Challenge -> Put the lines from the one containing "Among the group" through the end of the records, both ends included, into a Markdown table with the columns No. and Line. Number the rows and leave out blank lines.
[START]
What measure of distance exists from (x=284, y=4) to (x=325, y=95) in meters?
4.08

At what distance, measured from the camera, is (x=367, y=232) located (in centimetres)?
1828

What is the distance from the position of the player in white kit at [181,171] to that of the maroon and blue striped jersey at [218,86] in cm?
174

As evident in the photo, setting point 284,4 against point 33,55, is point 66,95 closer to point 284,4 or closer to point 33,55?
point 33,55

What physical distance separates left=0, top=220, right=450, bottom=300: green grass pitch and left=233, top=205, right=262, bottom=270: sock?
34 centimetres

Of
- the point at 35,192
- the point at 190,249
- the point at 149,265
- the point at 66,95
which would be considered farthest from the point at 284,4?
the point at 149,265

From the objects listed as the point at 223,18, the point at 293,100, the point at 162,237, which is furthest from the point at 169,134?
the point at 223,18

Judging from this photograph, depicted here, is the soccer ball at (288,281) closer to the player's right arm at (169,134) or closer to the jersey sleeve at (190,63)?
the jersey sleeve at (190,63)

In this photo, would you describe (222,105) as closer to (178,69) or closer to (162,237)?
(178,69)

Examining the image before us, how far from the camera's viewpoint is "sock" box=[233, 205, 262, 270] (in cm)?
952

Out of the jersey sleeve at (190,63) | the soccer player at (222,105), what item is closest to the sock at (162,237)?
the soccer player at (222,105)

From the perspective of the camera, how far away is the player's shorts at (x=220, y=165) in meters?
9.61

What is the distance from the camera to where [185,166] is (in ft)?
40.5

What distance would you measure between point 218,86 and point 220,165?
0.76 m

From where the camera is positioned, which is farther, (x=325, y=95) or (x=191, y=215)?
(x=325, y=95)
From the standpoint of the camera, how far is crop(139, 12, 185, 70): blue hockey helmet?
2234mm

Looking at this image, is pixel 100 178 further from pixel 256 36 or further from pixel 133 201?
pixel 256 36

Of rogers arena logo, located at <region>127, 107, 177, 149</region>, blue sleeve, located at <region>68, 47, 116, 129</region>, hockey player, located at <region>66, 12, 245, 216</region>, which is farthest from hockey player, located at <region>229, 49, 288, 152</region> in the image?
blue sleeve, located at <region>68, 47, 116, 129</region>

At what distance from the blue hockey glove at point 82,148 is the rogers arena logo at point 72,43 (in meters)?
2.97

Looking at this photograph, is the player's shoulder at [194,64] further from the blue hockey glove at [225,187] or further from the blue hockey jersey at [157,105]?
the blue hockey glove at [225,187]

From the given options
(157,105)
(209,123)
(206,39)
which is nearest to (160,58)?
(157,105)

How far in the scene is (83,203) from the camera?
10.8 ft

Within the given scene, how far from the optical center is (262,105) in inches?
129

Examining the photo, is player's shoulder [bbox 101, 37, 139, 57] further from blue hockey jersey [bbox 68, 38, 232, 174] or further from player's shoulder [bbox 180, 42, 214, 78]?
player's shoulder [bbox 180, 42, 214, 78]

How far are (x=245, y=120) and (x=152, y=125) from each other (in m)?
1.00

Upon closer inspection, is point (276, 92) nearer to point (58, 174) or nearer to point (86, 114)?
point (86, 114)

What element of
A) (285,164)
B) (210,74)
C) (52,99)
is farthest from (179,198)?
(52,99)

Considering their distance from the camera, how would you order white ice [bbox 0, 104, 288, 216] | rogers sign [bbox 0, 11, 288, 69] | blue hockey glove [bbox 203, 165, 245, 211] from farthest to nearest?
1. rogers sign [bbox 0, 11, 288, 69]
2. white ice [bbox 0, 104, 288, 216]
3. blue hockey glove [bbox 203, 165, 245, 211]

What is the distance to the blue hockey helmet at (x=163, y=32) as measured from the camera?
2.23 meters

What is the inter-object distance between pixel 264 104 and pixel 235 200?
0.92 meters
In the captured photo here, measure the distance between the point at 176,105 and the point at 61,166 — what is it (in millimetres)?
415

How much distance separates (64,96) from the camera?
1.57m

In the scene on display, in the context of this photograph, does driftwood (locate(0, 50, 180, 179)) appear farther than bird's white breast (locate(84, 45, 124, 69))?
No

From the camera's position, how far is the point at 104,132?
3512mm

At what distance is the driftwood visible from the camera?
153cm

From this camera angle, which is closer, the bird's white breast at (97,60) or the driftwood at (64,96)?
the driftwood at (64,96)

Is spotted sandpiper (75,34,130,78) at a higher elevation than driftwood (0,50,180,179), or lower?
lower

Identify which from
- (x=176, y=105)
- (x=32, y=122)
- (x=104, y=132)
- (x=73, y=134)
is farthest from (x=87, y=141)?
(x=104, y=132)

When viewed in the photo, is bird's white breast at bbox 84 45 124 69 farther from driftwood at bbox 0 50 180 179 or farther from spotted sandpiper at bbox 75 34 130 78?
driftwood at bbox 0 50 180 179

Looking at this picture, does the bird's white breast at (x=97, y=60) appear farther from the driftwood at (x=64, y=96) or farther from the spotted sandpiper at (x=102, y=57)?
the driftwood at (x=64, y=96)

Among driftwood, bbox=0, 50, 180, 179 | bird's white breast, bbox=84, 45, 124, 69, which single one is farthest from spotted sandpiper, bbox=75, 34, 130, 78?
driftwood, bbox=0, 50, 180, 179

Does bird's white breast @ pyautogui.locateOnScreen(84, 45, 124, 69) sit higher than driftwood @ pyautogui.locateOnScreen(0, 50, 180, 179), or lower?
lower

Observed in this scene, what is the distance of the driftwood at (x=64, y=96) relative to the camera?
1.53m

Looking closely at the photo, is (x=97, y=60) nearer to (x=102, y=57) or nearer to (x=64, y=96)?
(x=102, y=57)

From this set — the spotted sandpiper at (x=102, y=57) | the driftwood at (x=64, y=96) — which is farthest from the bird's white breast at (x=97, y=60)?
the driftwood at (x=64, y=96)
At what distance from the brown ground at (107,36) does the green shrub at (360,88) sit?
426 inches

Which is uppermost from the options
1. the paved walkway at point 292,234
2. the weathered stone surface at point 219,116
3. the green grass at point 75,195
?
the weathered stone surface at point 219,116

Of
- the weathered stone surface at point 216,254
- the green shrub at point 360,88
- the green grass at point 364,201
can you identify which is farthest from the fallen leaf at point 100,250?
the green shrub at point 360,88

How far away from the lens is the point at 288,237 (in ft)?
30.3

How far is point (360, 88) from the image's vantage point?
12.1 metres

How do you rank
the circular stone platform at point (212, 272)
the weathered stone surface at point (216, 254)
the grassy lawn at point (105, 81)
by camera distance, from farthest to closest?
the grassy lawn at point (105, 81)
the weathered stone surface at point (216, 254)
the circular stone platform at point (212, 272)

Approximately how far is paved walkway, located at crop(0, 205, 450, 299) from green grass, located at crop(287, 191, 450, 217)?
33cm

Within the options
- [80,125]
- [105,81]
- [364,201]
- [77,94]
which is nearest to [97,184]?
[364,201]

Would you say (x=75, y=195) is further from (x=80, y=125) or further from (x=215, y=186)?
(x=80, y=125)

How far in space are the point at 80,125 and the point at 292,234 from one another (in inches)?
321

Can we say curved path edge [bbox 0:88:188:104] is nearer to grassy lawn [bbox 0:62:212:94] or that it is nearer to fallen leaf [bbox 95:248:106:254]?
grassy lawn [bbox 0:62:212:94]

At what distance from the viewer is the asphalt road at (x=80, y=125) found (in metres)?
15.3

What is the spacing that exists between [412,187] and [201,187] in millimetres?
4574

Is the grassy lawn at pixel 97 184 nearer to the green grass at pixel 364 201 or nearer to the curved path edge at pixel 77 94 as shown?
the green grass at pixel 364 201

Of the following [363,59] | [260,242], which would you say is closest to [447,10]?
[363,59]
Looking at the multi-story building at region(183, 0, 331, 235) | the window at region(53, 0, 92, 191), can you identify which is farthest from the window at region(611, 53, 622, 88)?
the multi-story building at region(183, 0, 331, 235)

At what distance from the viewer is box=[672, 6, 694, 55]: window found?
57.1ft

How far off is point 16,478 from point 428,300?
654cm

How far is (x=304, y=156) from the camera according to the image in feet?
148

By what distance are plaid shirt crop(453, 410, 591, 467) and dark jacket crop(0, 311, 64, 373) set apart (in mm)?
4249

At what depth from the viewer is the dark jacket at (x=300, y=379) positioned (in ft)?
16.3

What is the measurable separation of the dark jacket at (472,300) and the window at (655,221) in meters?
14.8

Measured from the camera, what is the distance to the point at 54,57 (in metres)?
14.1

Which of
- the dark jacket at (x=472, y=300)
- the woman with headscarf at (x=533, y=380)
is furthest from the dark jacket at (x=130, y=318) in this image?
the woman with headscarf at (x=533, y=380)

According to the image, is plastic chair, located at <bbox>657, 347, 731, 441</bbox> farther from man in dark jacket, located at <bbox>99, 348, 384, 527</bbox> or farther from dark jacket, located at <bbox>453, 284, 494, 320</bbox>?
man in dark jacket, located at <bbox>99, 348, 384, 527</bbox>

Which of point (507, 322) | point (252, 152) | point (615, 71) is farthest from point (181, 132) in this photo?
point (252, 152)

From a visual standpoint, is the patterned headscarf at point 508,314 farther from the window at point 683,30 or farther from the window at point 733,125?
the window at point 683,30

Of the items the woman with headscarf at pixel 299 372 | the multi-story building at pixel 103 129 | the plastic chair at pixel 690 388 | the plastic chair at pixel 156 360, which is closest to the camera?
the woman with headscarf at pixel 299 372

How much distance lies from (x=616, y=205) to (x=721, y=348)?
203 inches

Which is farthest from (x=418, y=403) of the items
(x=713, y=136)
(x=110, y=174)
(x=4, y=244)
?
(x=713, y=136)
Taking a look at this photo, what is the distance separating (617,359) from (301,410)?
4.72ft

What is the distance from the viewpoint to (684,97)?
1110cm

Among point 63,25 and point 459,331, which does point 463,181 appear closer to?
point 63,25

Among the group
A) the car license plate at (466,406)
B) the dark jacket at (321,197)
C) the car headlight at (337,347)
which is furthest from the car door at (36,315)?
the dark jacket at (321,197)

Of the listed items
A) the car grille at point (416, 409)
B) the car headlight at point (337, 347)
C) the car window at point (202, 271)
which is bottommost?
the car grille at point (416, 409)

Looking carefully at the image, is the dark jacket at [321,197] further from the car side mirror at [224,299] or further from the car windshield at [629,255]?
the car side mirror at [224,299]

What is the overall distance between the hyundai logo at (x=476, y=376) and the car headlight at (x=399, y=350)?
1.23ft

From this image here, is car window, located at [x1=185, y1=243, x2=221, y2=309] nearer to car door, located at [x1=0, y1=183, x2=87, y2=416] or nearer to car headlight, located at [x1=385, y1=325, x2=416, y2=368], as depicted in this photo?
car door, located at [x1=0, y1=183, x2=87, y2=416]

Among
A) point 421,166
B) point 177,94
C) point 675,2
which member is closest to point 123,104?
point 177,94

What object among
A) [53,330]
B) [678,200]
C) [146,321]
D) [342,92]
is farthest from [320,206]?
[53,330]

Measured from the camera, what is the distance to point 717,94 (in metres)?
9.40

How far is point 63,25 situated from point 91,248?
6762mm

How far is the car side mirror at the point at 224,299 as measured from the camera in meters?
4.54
[END]
Answer to this problem ->
| No. | Line |
|---|---|
| 1 | Among the group |
| 2 | A) the car license plate at (466,406) |
| 3 | B) the dark jacket at (321,197) |
| 4 | C) the car headlight at (337,347) |
| 5 | which is furthest from the car door at (36,315)? |
| 6 | the dark jacket at (321,197) |
| 7 | Of the listed items |
| 8 | A) the car grille at point (416, 409) |
| 9 | B) the car headlight at point (337, 347) |
| 10 | C) the car window at point (202, 271) |
| 11 | which is bottommost? |
| 12 | the car grille at point (416, 409) |
| 13 | Looking carefully at the image, is the dark jacket at [321,197] further from the car side mirror at [224,299] or further from the car windshield at [629,255]? |
| 14 | the car side mirror at [224,299] |
| 15 | What is the overall distance between the hyundai logo at (x=476, y=376) and the car headlight at (x=399, y=350)? |
| 16 | 1.23ft |
| 17 | From this image here, is car window, located at [x1=185, y1=243, x2=221, y2=309] nearer to car door, located at [x1=0, y1=183, x2=87, y2=416] or nearer to car headlight, located at [x1=385, y1=325, x2=416, y2=368], as depicted in this photo? |
| 18 | car door, located at [x1=0, y1=183, x2=87, y2=416] |
| 19 | Among |
| 20 | A) point 421,166 |
| 21 | B) point 177,94 |
| 22 | C) point 675,2 |
| 23 | which member is closest to point 123,104? |
| 24 | point 177,94 |
| 25 | What object among |
| 26 | A) [53,330] |
| 27 | B) [678,200] |
| 28 | C) [146,321] |
| 29 | D) [342,92] |
| 30 | is farthest from [320,206]? |
| 31 | [53,330] |
| 32 | Measured from the camera, what is the distance to point 717,94 (in metres)? |
| 33 | 9.40 |
| 34 | How far is point 63,25 situated from point 91,248? |
| 35 | 6762mm |
| 36 | How far is the car side mirror at the point at 224,299 as measured from the camera in meters? |
| 37 | 4.54 |